— Start —
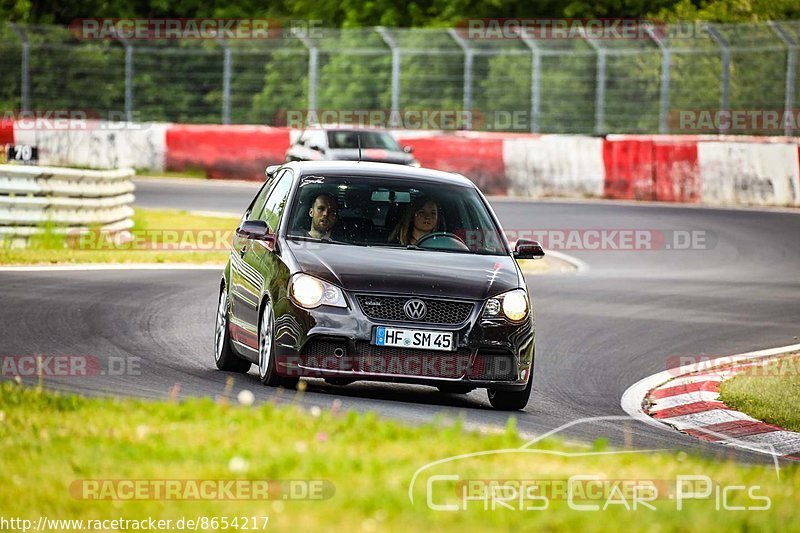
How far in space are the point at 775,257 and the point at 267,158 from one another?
15403 millimetres

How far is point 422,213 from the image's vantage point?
35.4 feet

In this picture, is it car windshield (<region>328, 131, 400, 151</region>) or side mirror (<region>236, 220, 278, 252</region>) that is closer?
side mirror (<region>236, 220, 278, 252</region>)

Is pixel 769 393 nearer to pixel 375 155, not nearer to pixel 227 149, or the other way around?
pixel 375 155

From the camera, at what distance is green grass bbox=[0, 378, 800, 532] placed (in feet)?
18.5

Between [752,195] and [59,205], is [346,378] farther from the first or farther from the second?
[752,195]

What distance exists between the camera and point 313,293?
9.75 metres

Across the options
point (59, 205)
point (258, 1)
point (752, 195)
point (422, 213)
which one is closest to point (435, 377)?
point (422, 213)

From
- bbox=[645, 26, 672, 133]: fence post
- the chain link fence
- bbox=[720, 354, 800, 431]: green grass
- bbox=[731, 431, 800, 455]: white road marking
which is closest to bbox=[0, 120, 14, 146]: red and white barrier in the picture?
the chain link fence

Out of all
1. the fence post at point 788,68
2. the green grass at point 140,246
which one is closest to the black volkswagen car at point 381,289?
the green grass at point 140,246

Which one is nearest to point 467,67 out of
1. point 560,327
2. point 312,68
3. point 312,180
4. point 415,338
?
point 312,68

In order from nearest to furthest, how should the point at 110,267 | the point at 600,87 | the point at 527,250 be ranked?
1. the point at 527,250
2. the point at 110,267
3. the point at 600,87

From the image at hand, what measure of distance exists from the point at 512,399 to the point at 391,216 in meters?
1.52

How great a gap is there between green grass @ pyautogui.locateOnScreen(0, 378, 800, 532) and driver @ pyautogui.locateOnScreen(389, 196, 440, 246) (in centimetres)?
296

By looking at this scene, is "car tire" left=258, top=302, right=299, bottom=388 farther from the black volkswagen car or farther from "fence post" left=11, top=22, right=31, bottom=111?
"fence post" left=11, top=22, right=31, bottom=111
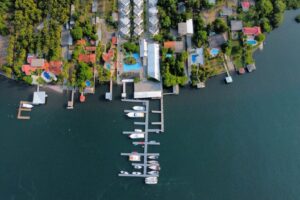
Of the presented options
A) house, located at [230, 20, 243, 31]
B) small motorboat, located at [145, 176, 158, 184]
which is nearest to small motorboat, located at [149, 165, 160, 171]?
small motorboat, located at [145, 176, 158, 184]

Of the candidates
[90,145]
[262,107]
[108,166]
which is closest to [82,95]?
[90,145]

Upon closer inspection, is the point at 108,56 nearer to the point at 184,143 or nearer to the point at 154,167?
the point at 184,143

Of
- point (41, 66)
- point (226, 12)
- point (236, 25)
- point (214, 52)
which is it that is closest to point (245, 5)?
point (226, 12)

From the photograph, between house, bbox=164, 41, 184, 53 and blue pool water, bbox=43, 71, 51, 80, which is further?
blue pool water, bbox=43, 71, 51, 80

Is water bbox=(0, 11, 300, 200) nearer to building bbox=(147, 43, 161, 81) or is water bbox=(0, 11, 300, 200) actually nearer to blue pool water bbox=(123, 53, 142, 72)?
blue pool water bbox=(123, 53, 142, 72)

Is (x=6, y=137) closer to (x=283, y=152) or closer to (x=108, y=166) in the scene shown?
(x=108, y=166)
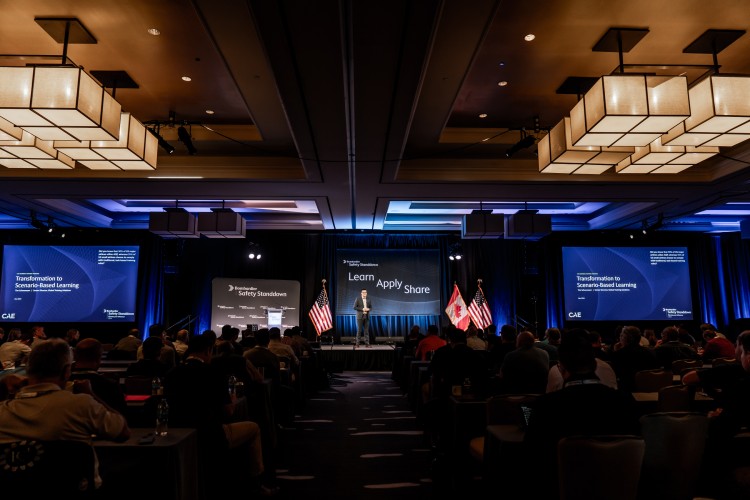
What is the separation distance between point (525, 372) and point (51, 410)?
356 cm

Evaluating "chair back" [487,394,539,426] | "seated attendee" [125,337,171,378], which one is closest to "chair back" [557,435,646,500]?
Result: "chair back" [487,394,539,426]

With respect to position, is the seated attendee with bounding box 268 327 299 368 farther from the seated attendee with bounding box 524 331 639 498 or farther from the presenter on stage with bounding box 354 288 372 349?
the presenter on stage with bounding box 354 288 372 349

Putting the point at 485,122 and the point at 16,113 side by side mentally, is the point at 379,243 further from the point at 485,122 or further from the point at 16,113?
the point at 16,113

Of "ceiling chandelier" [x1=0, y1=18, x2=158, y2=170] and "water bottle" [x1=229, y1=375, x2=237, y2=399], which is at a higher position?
"ceiling chandelier" [x1=0, y1=18, x2=158, y2=170]

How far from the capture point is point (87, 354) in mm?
3166

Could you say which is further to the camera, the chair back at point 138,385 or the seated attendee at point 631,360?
the seated attendee at point 631,360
— End —
- [EXERCISE]
Copy out all the data without changing anything, and drop the pictures.

- [TASK OUTPUT]
How far in space are the point at 775,257 and the point at 267,158 from one another?
15403 millimetres

How far is point 422,213 from the image's vantage point?
35.4 feet

In this picture, is it car windshield (<region>328, 131, 400, 151</region>) or side mirror (<region>236, 220, 278, 252</region>) that is closer?
side mirror (<region>236, 220, 278, 252</region>)

Is pixel 769 393 nearer to pixel 375 155, not nearer to pixel 227 149, or the other way around?
pixel 375 155

From the camera, at what distance is green grass bbox=[0, 378, 800, 532] placed (in feet)?
18.5

Between [752,195] and [59,205], is [346,378] farther from the first or farther from the second?
[752,195]

What distance exists between the camera and point 313,293?
9.75 metres

Across the options
point (59, 205)
point (258, 1)
point (752, 195)
point (422, 213)
which one is closest to point (435, 377)?
point (422, 213)

From
- bbox=[645, 26, 672, 133]: fence post
- the chain link fence
- bbox=[720, 354, 800, 431]: green grass
- bbox=[731, 431, 800, 455]: white road marking
which is closest to bbox=[0, 120, 14, 146]: red and white barrier in the picture?
the chain link fence

Out of all
1. the fence post at point 788,68
2. the green grass at point 140,246
which one is closest to the black volkswagen car at point 381,289?
the green grass at point 140,246

Which one is nearest to point 467,67 out of
1. point 560,327
2. point 312,68
3. point 312,180
4. point 415,338
?
point 312,68

In order from nearest to furthest, how should the point at 110,267 | the point at 600,87 | the point at 527,250 be ranked?
1. the point at 527,250
2. the point at 110,267
3. the point at 600,87

From the image at hand, what measure of distance exists from the point at 512,399 to the point at 391,216 in meters?
1.52

How great a gap is there between green grass @ pyautogui.locateOnScreen(0, 378, 800, 532) and driver @ pyautogui.locateOnScreen(389, 196, 440, 246) (in centimetres)?
296

By looking at this scene, is "car tire" left=258, top=302, right=299, bottom=388 farther from the black volkswagen car or farther from "fence post" left=11, top=22, right=31, bottom=111?
"fence post" left=11, top=22, right=31, bottom=111
Of the presented options
A) house, located at [230, 20, 243, 31]
B) small motorboat, located at [145, 176, 158, 184]
which is nearest to small motorboat, located at [149, 165, 160, 171]?
small motorboat, located at [145, 176, 158, 184]

Of the candidates
[90,145]
[262,107]
[108,166]
which is closest to [82,95]?
[90,145]

Upon closer inspection, is the point at 108,56 nearer to the point at 184,143 or nearer to the point at 154,167?
the point at 184,143

Of
- point (41, 66)
- point (226, 12)
- point (236, 25)
- point (214, 52)
which is it that is closest to point (245, 5)?
point (226, 12)

From the photograph, between house, bbox=164, 41, 184, 53 and blue pool water, bbox=43, 71, 51, 80, which is further?
blue pool water, bbox=43, 71, 51, 80

Is water bbox=(0, 11, 300, 200) nearer to building bbox=(147, 43, 161, 81) or is water bbox=(0, 11, 300, 200) actually nearer to blue pool water bbox=(123, 53, 142, 72)?
blue pool water bbox=(123, 53, 142, 72)

Is (x=6, y=137) closer to (x=283, y=152) or closer to (x=108, y=166) in the scene shown?
(x=108, y=166)
What is the separation distance between point (525, 372) and point (51, 410)?
356 cm

Evaluating "chair back" [487,394,539,426] | "seated attendee" [125,337,171,378], which one is closest to "chair back" [557,435,646,500]?
Result: "chair back" [487,394,539,426]

With respect to position, is the seated attendee with bounding box 268 327 299 368 farther from the seated attendee with bounding box 524 331 639 498 or farther from the presenter on stage with bounding box 354 288 372 349?
the presenter on stage with bounding box 354 288 372 349

Putting the point at 485,122 and the point at 16,113 side by side mentally, is the point at 379,243 further from the point at 485,122 or further from the point at 16,113?
the point at 16,113

Of "ceiling chandelier" [x1=0, y1=18, x2=158, y2=170] and "water bottle" [x1=229, y1=375, x2=237, y2=399], which is at a higher position?
"ceiling chandelier" [x1=0, y1=18, x2=158, y2=170]

How far from the capture point is point (87, 354) in mm?
3166

Could you say which is further to the camera, the chair back at point 138,385 or the seated attendee at point 631,360?
the seated attendee at point 631,360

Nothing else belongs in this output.